Der ÖAMTC kalibriert Systeme
Damit die Assistenzsysteme im Auto Fahrerinnen und Fahrer unterstützen können, müssen sie erst einmal die Umgebung des Fahrzeugs in Echtzeit vermessen und die Ergebnisse simultan an den Bordrechner melden. Der kann dann, wenn es nötig ist, eingreifen und Beschleunigung, Geschwindigkeit, Bremse, Lenkung etc. korrigieren bzw. übernehmen.
Diese Vermessung der Umgebung geschieht durch Kameras, mittels Radar oder Lidar, das ist eine Art dreidimensionales Laserscanning.

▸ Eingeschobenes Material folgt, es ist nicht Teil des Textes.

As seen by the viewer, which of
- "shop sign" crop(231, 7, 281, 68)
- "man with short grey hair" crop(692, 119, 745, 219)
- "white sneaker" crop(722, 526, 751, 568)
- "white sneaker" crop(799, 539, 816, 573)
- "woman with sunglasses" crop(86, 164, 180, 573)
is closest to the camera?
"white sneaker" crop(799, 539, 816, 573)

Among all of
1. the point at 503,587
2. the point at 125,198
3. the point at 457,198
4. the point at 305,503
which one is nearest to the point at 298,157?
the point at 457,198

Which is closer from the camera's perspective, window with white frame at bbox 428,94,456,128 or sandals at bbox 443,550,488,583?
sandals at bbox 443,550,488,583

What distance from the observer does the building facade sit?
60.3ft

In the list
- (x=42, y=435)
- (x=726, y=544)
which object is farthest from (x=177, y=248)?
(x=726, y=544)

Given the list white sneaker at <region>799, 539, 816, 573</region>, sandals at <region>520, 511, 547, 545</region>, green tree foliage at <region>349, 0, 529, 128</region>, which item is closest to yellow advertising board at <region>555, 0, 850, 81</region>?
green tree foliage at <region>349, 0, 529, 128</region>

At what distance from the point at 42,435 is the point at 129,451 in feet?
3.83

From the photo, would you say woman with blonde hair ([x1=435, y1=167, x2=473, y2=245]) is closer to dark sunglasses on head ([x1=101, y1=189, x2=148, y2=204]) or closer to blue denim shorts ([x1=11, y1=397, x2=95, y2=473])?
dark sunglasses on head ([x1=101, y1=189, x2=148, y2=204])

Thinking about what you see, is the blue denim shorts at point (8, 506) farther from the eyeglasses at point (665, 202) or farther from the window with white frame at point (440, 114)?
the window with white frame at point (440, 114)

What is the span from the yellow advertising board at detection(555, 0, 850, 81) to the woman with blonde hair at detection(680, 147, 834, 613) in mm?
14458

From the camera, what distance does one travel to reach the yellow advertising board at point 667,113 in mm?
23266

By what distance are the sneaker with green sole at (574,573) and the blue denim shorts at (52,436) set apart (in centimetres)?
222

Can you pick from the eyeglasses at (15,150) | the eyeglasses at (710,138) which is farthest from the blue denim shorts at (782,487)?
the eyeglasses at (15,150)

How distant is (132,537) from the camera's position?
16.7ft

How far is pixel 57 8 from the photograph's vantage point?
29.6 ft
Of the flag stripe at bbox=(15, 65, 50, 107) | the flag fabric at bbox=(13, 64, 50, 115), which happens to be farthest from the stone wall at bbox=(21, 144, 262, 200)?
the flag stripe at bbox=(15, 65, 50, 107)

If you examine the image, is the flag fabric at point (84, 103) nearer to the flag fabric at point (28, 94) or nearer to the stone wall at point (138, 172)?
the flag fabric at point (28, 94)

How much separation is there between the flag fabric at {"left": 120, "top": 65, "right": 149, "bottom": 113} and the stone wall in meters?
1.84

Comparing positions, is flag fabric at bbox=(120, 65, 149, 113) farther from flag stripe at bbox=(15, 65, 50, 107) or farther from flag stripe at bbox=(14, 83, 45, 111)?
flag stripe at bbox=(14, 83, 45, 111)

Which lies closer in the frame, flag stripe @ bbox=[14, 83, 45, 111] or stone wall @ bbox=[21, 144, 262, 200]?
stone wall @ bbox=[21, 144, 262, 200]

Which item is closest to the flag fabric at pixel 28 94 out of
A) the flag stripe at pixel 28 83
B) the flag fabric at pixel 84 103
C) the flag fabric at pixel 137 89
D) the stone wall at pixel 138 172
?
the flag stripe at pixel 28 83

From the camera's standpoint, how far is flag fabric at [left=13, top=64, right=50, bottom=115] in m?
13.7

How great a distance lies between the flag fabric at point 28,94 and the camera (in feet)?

Die Kameras und Sensoren dafür sitzen hinter der Frontscheibe, am Kühlergrill oder unter den Stoßfängern. Ist das Fahrzeug in einen Unfall verwickelt, können sie zu Schaden kommen.
Es muss aber gar keinen Crash gegeben haben: Auch nach Reparaturen kann es vorkommen, dass sie nicht mehr korrekt funktionieren. ÖAMTC-Techniker Daniel Deimel: "Diese elektronischen Hilfen arbeiten mit einer Vielzahl von Sensoren, deren Lage und Ausrichtung exakt justiert und in den Steuergeräten des Autos programmiert sein müssen. Daher ist besonders nach Unfallreparaturen, aber auch nach jedem anderen Tausch schadhafter Teile – beispielsweise wenn die Windschutzscheibe aufgrund eines Risses ersetzt werden musste – eine neuerliche Kalibrierung essenziell."
Diese Arbeiten werden in Zukunft sogar noch wichtiger, denn ab Juli 2024 schreibt die Europäische Kommission eine Reihe von Systemen für alle neu zugelassenen Fahrzeuge vor, darunter z. B. Notbrems-, Spurhalte- und Müdigkeitsassistenten. Weil Fahrassistenten nur dann Leben retten können, wenn sie einwandfrei funktionieren, bietet der ÖAMTC – zunächst im Pilotbetrieb an den Stützpunkten Wien West, Graz West, Grieskirchen und Dornbirn eine Kalibrierung von Assistenzsystemen an.
Dabei wird von eigens geschulten Techniker/-innen zunächst gecheckt, ob es Schäden gibt, die vor der Kalibrierung behoben werden müssen. Zusätzlich kann eine Vermessung und Einstellung des Fahrwerks notwendig sein. Erst wenn alles andere korrekt funktioniert, wird mit der Kalibrierung per Spezialgerät begonnen. "Der dafür notwendige Zeit- und Arbeitsaufwand variiert von Modell zu Modell teils erheblich", hält Experte Deimel fest.